Rutland students and staff covered Fuller’s patrol car parked at the school with flowers and cards.
“Her contribution to this school will live on as a tribute to her kindness, generosity, and service. Officer Teresa is loved by the entire Rutland community and will be missed greatly,” Davis said.
Wilson County Schools Director Jeff Luttrell issued a statement about Fuller. “Our hearts are very heavy to learn about the passing of Wilson County Sheriff’s Office Deputy/SRO Teresa Fuller,” the statement read. “She was impactful in so many ways to Rutland’s students, teachers, staffs and community. She loved kids with all of her heart and would do anything to protect them, and they absolutely loved her.
“She would always greet them with a smile and be interactive with them throughout any given school day. She just had a heart of gold and she’ll be missed by so many. We send our most sincere thoughts and prayers to her family during this time.”
Fuller began her career with the WCSO in August of 2007 as a corrections officer. She also worked in the department’s court division and mounted patrol before becoming an SRO.

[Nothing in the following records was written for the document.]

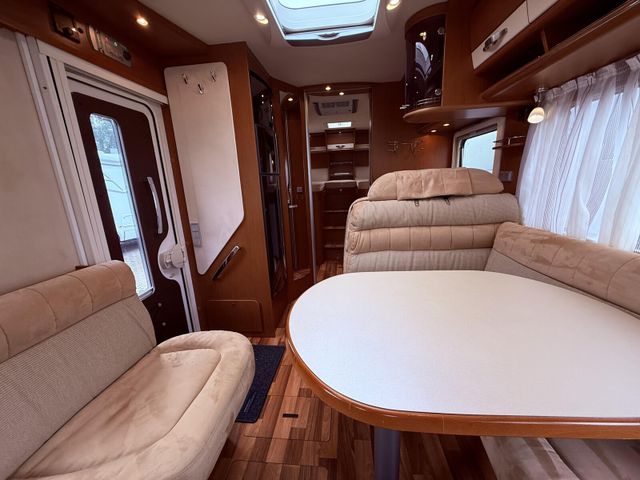HYMER ERIBA HYMERCAR B-Klasse 678 NAVIKAMSATTVKLIMABACKOFENSOLA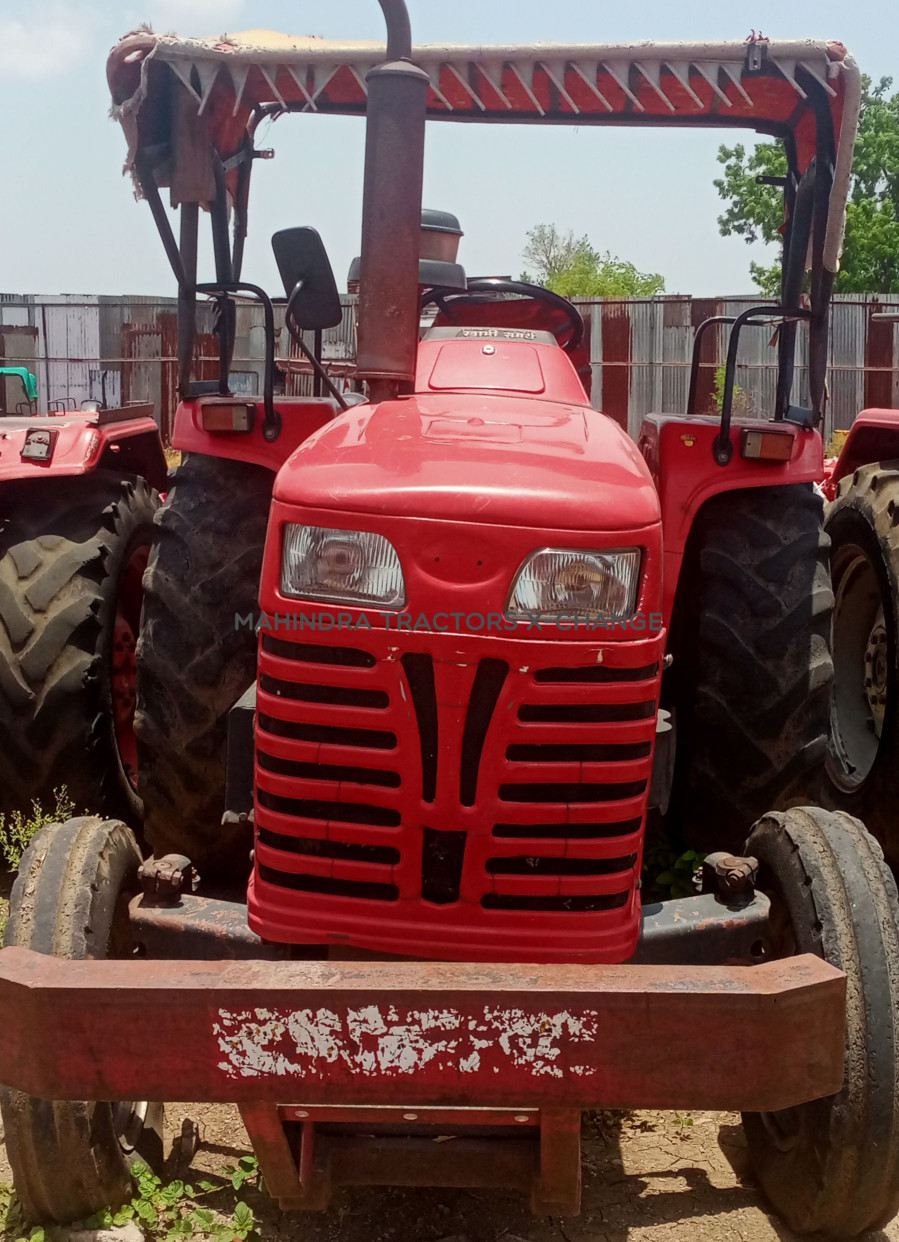 2019 Mahindra 585 DI NST-2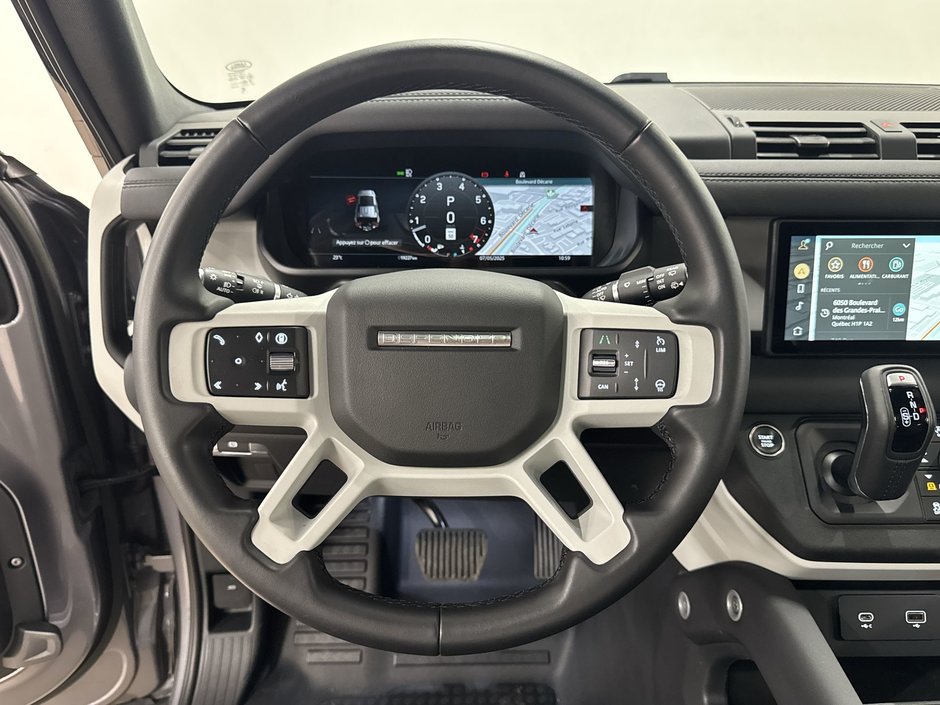 2024 Land Rover Defender 110 P400 X-Dynamic SE-19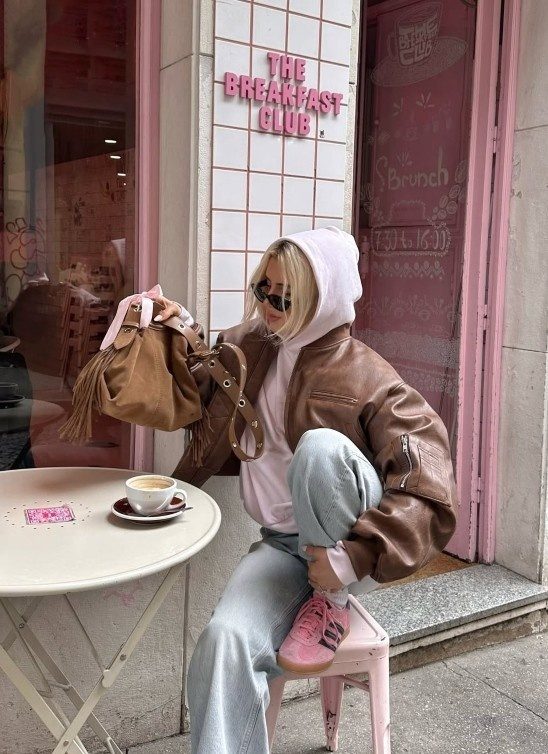 Braon-roze patike su najnosiviji trend proleća 2026. (i idu uz sve)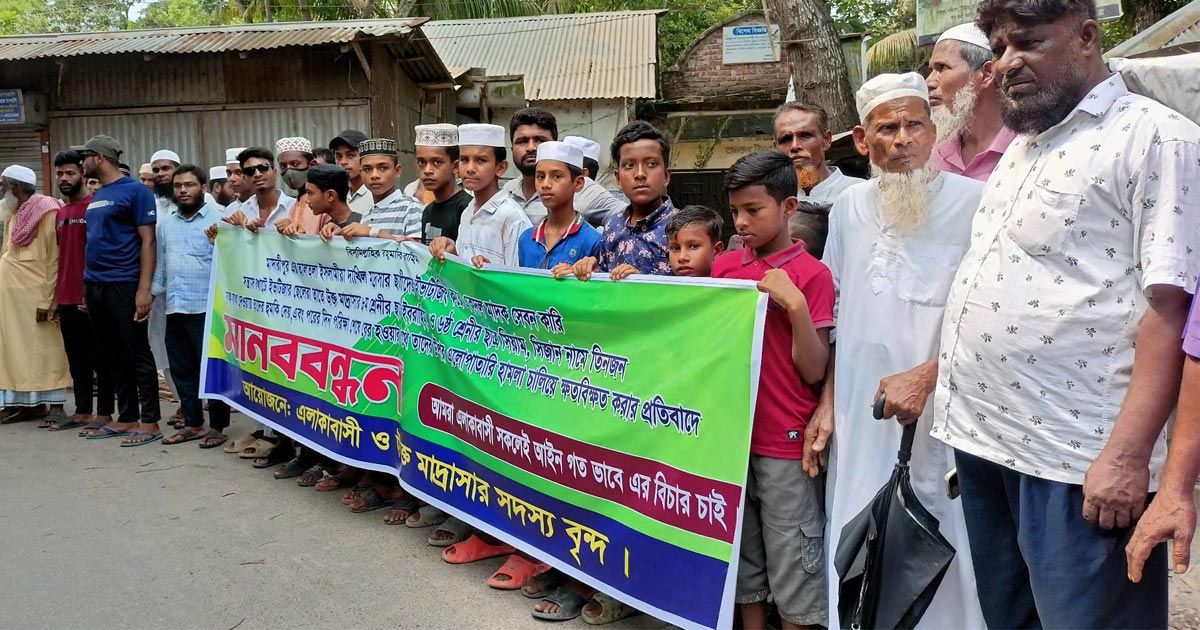 মাদ্রাসার ছাত্রীদের উত্ত্যক্তের প্রতিবাদ করায় ছাত্রদের হাতুড়িপেটা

“Deputy Fuller was known throughout the community for having a charitable heart and making a huge impact not only at Rutland Elementary, but throughout the entire community,” Wilson County Sheriff Robert Bryan said in a statement. “Deputy Fuller was the definition of a true servant who volunteered countless hours by giving back to this community in so many ways. … Deputy Fuller had a heart for rescued animals where she would utilize them in therapeutic ways to get messages across for things such as bullying awareness.”
Fuller is survived by her husband James W. Fuller, son Zachary Reeves, stepdaughter Stephanie Reeves, grandchildren Anthony Reeves and Isabella Reeves, father Jerry Harvey, mother Georgia Davenport, twin sister Tamara Felts and brother Jerry Lee Harvey.

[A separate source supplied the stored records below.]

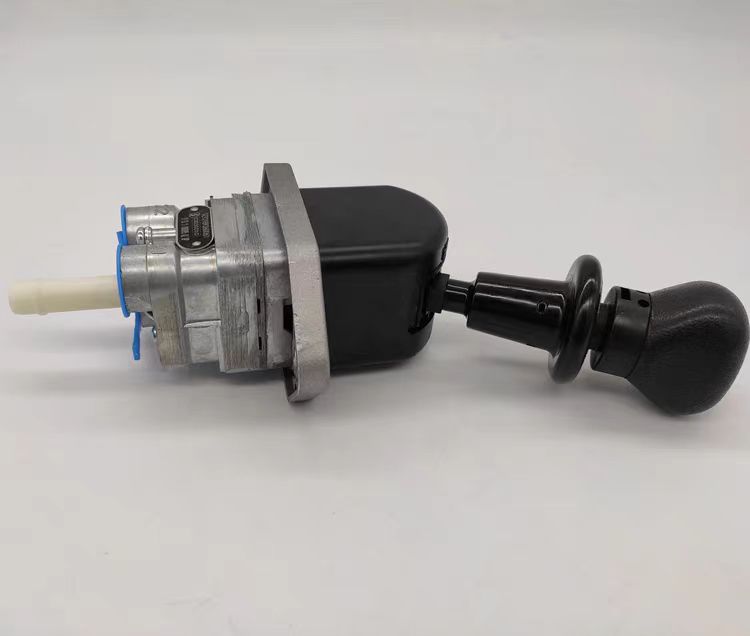 Standard Size Hand Brake Valve Dz93189360061 Heavy Duty Truck Shacman F3000 Truck Parts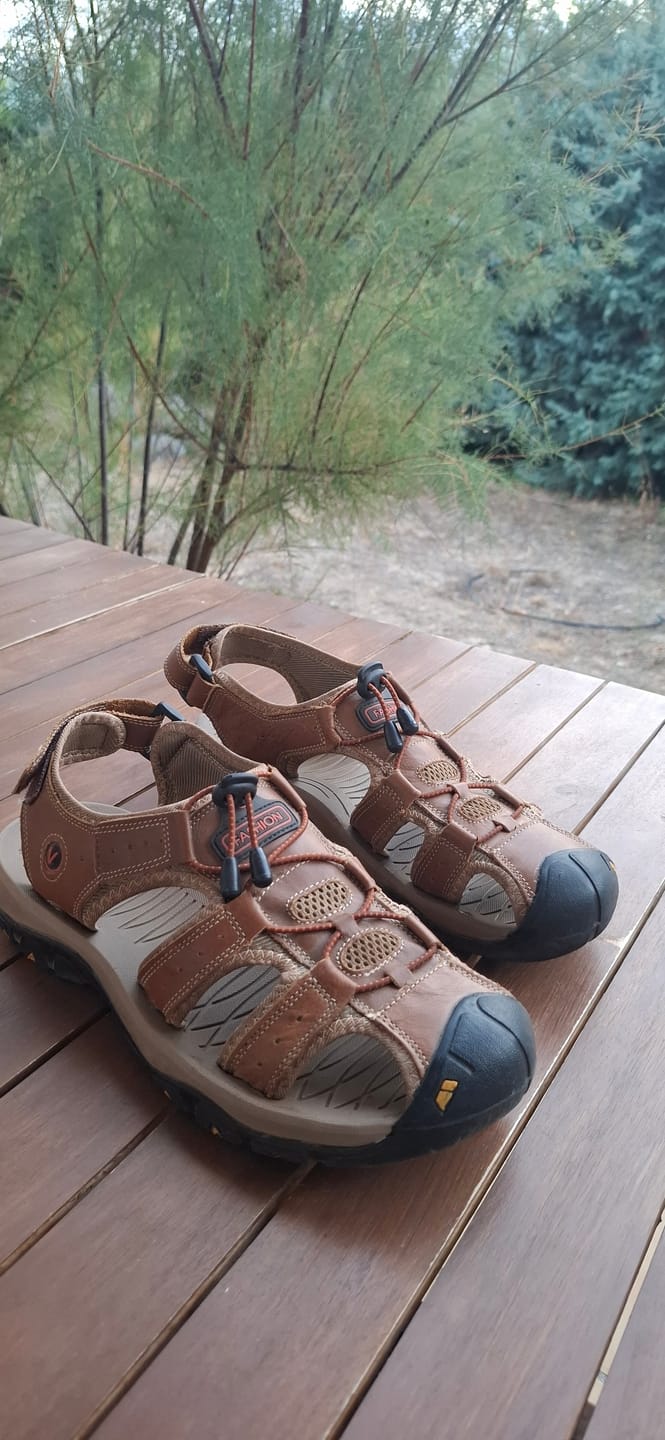 Customer photo review of Sandales de Randonnée Homme Bout Fermé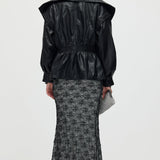 Vöödiga Lõikega Nahktagi Mustas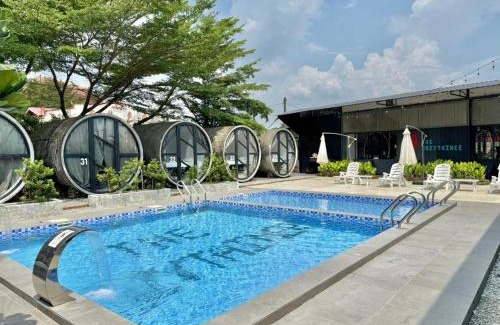 Larut Hotel | The Cozytainer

Her obituary also named her horses Playboy, Ruger, Charlie and Stoney, and her “faithful furry companions” Zeb Thomas, Darla Jean, Shelby, Penny Layne, Becky and Peyton Manning in the survivors section. The family requested that in lieu of flowers, memorial donations should be made to Hickory Hill Rescue, PO Box 1454, Mt. Juliet TN 37122 or http://Hickoryhillfarmtn.org/donate.
The obituary also described her as a “true cowgirl” and asked everyone attending the funeral at Bethlehem Cemetery last Tuesday to wear boots and blue jeans in her honor.

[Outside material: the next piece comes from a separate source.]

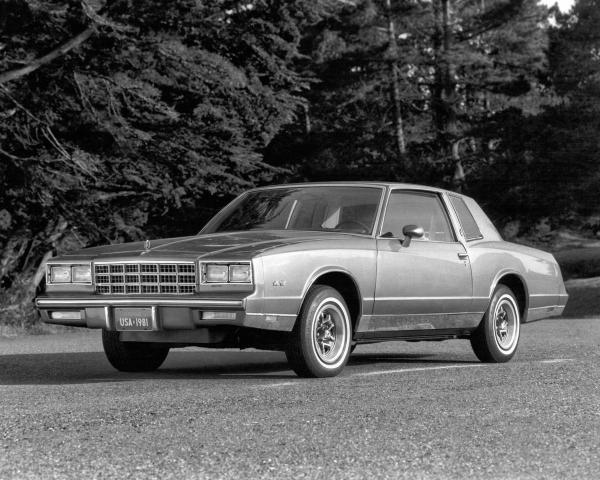 Фото Chevrolet Monte Carlo IV Купе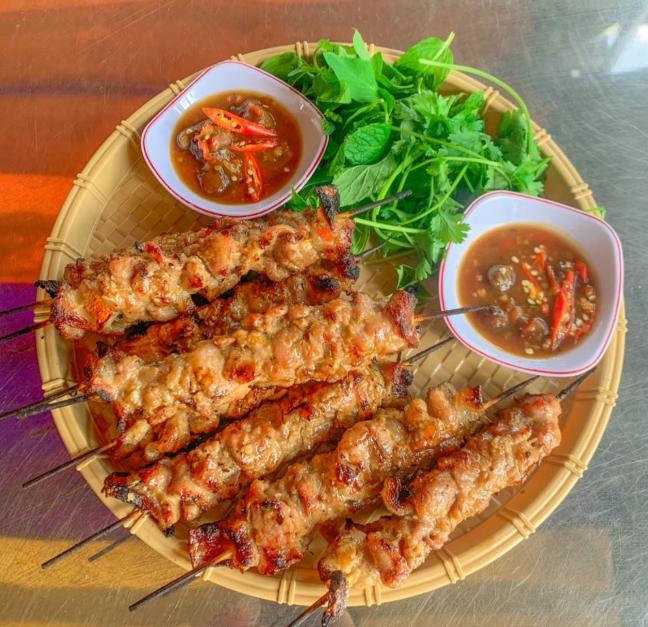Thịt xiên heo mọi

“It has been truly an honor to have known Teresa both as a supervisor and as a friend. She was loyal to the Wilson County Sheriff’s Office, Rutland Elementary, family and friends. I can say without a doubt that she made a huge impact in this community and leaves a legacy behind for others to follow. She will always be remembered for bringing smiles to those who needed it the most,” Moore said.